Sumber : Merdeka.com

2 dari 2 halaman

Utang Pemerintah Terus Naik, Kini Tembus Rp 4.034 Triliun

Direktorat Jenderal Pengelolaan Pembiayaan dan Risiko Kementerian Keuangan (DJPPR Kemenkeu) melaporkan total utang pemerintah pusat sampai dengan akhir Februari 2018 mencapai Rp 4.034,8 triliun.

"Posisi (utang pemerintah) per akhir Februari di Rp 4.034,8 triliun," berdasarkan data DJPPR Kemenkeu yang diperoleh Liputan6.com, Jakarta, Selasa (13/3/2018).
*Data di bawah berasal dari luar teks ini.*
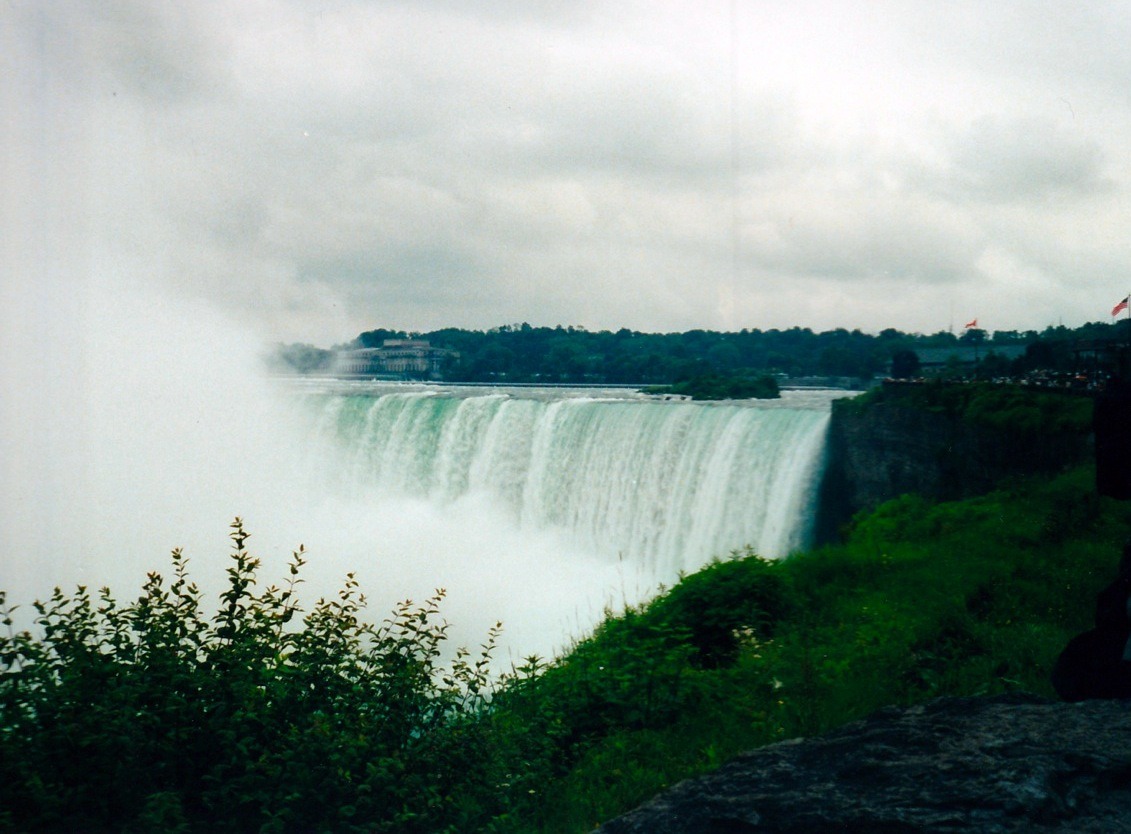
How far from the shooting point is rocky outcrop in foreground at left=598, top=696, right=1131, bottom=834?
2.82 metres

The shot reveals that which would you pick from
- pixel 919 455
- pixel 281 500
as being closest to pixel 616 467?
pixel 919 455

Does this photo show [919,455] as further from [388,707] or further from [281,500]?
[281,500]

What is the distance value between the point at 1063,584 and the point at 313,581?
60.0ft

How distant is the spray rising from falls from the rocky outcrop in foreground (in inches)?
622

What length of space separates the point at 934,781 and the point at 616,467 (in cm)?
1974

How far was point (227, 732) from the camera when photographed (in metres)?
4.32

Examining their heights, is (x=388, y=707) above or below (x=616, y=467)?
above

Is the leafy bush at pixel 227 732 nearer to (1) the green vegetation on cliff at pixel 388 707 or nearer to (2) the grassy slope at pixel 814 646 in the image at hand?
(1) the green vegetation on cliff at pixel 388 707

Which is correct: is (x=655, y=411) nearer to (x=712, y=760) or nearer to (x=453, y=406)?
(x=453, y=406)

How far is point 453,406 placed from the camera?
28766 mm

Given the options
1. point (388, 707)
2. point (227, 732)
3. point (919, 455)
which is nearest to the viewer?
point (227, 732)

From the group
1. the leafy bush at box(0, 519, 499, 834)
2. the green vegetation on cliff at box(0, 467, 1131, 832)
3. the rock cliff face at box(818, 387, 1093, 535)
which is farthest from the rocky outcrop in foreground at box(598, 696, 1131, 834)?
the rock cliff face at box(818, 387, 1093, 535)

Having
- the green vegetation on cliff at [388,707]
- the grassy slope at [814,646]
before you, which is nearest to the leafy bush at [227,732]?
the green vegetation on cliff at [388,707]

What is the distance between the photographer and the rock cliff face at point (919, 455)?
14.5 meters
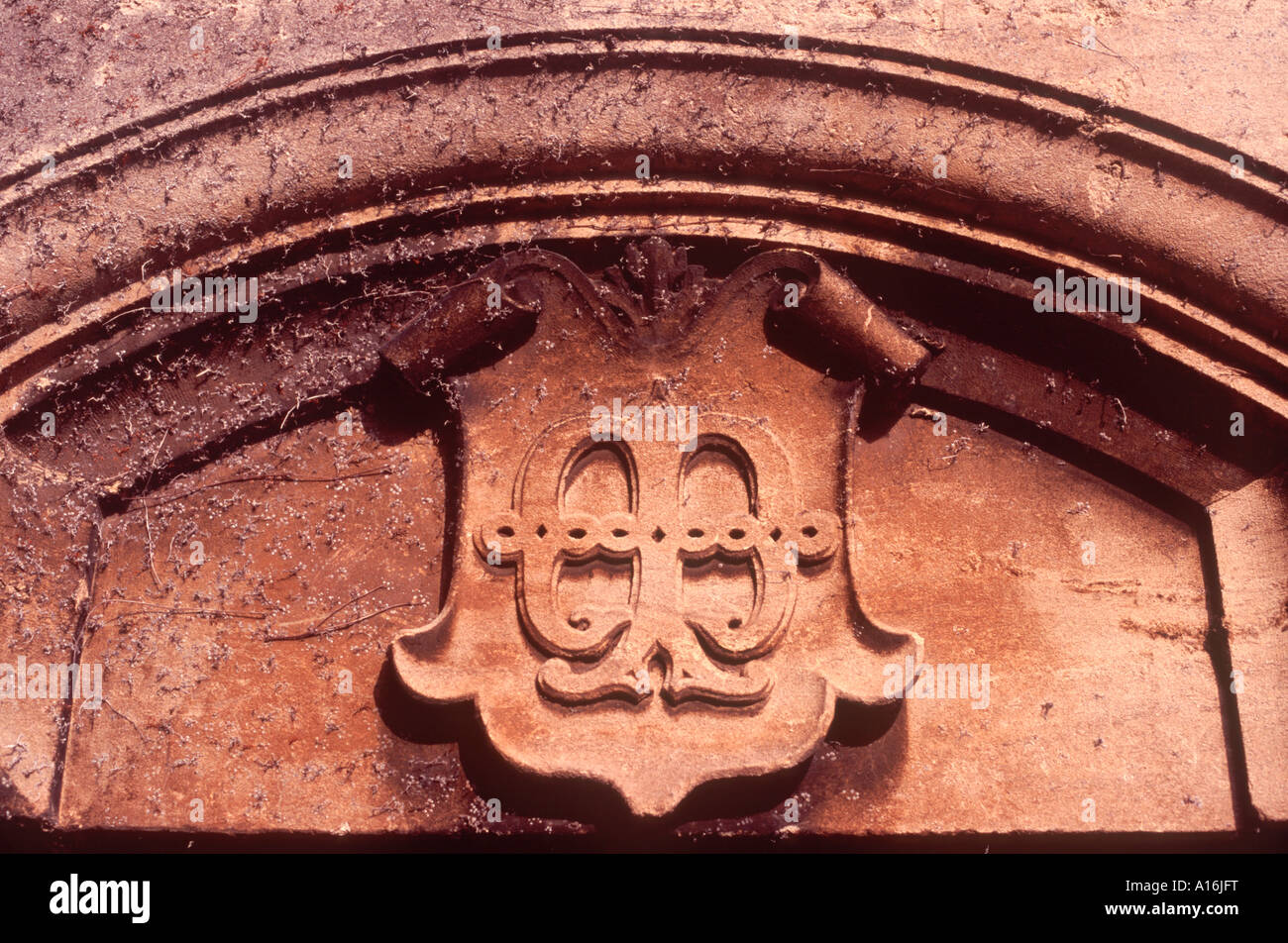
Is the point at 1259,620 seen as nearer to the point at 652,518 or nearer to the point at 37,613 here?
the point at 652,518

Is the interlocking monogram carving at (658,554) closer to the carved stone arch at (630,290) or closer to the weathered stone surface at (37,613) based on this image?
the carved stone arch at (630,290)

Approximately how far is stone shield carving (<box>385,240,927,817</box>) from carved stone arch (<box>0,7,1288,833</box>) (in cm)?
2

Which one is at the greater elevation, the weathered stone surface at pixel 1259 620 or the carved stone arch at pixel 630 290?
the carved stone arch at pixel 630 290

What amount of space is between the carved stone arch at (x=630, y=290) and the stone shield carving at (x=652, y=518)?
0.02m

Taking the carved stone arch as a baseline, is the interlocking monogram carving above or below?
below

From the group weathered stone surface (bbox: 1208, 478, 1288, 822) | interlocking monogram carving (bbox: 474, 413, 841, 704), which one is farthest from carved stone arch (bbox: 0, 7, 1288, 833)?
interlocking monogram carving (bbox: 474, 413, 841, 704)

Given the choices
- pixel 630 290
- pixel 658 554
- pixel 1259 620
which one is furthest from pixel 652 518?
pixel 1259 620

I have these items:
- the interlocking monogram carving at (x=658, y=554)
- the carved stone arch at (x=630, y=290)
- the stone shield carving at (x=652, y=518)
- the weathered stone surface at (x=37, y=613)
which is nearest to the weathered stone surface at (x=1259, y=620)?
the carved stone arch at (x=630, y=290)

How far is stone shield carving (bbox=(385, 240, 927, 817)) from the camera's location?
2.64 m

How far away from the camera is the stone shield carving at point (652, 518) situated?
264 cm

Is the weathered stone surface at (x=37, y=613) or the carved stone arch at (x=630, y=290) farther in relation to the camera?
the carved stone arch at (x=630, y=290)

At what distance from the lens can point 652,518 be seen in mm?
2857

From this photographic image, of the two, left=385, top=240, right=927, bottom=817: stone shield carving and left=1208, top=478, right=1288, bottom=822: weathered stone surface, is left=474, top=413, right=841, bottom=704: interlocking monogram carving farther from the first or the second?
left=1208, top=478, right=1288, bottom=822: weathered stone surface

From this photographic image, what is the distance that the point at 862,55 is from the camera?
2.98 metres
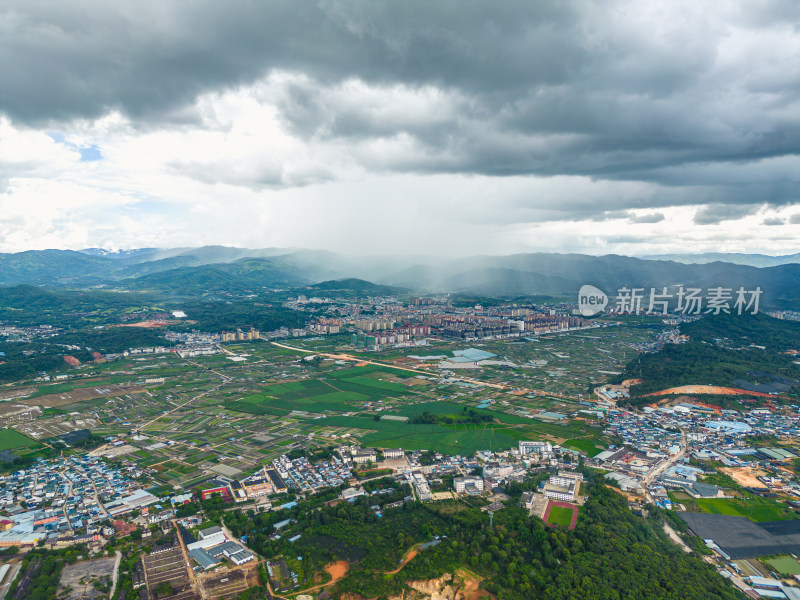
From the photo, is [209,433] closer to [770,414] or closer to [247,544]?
[247,544]

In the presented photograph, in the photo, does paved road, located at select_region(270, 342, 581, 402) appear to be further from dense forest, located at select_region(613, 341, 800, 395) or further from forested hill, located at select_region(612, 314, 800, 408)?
dense forest, located at select_region(613, 341, 800, 395)

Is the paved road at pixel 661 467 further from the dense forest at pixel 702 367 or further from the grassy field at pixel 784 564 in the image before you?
the dense forest at pixel 702 367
Realisasi utang pemerintah pusat tersebut naik signifikan sebesar Rp 76,14 triliun dibanding capaian per akhir Januari lalu yang sebesar Rp 3.958,66 triliun. Capaian Januari pun meningkat sekitar Rp 19,96 triliun dari posisi utang pada Desember 2017 yang sebesar Rp 3.938,7 triliun.

Nilai utang pemerintah sebesar Rp 4.034,8 triliun ini setara dengan 29,2 persen dari produk Domestik Bruto (PDB) Indonesia.

Rasio terhadap PDB ini masih jauh di bawah ambang batas Undang-undang (UU) Keuangan Negara tidak melebihi 60 persen dari PDB.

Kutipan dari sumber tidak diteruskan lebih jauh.